Same ole permissions problem
Douglas Pollard
dougpol1 at verizon.net
Sun Sep 7 18:25:23 UTC 2008
Chris Mohler wrote:
> On Sun, Sep 7, 2008 at 12:43 PM, Douglas Pollard <dougpol1 at verizon.net> wrote:
>
>> I have been up and down on this a couple of weeks now and am no
>> farther ahead. I must really be thick. :-(
>> I am trying to get going on making video in Cinelerra. I have had a
>> lot of help from this group.
>> I was trying to change permissions and ownership to ( me user)
>> Ubuntu crashed or at least locked up. I rebooted and got a message that
>> there was a problem and I would have to reboot as Root. Apparently
>> there was no user file.
>> I could not run so could not get on line help. Never thought to run
>> ubuntu off a cd to get help. OH well!! I reinstalled Ubuntu.

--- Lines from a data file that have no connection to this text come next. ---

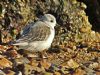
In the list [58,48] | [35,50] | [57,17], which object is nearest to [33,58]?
[35,50]

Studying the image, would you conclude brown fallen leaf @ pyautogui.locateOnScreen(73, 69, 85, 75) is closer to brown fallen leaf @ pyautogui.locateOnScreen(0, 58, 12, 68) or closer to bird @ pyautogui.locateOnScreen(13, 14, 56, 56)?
bird @ pyautogui.locateOnScreen(13, 14, 56, 56)

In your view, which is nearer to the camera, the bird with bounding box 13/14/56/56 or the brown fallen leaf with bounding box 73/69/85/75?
the brown fallen leaf with bounding box 73/69/85/75

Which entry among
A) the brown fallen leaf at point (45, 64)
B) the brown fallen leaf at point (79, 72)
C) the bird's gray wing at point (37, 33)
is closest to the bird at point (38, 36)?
the bird's gray wing at point (37, 33)

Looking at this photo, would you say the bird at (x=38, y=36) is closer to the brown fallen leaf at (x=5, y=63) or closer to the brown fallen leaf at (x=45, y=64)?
the brown fallen leaf at (x=45, y=64)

>> I have captured video with Kino and it presently belongs to root as
>> It was captured using sudo. I need to give it to Doug ( user) and
>> change permissions so that I don't have to be root to run these videos.
>> I have one more problem I have files that came from xp on an
>> nstf formated drive. If I move them to my homefile everyone has
>> permission to read write and execute this needs to be fixed.
>> I moved one file to my home file and everyone has permission.
>> That has to be changed.
>> Linux forums offers Chmod 755 myfile. What goes in place of
>> myfile. I replaced with doug, the reply I get from bash is no such file
>> or directory. If I can get past these stumbling blocks I can start doing
>> video.
>>
>
> Hi Doug,
>
> The main problem you have is that you are having to use sudo to
> capture. You should probably figure out how to capture as a normal
> user if possible.
>
> To change ownership I would:
> 1. install nautilus-open-terminal from Synaptic or apt-get
> 2. Browse to the folder with the video files
> 3. Right-click inside the folder and select "Open in Terminal"
> 4. then type (no quotes): "sudo chown doug.doug *" and press enter.
> Close the terminal
>
> Continuing to the NTFS files
> 5. Browse to the folder with the copied files.
> 6. Right-click inside the folder and select "Open in Terminal"
> 7. Type (no quotes): "chmod MODE -R *" and press enter - SEE BELOW FOR MODE
>
> I'm not sure what permissions you want. 600 is read/write for the
> owner and no access for anyone else. 644 is read/write for the owner
> and read access for everyone. 755 is read/write/execute for the owner
> and read/execute for everyone. The chmod has an alternate syntax also
> - see the man page.
>
> Chris
>
>
I installed nautilus with synaptic but where is it? I tried, click on
Nautilus after installation went to permissions found a list of the
paths but nothing there seems to take me to it. I have run into this
before and have not been able to figure it out.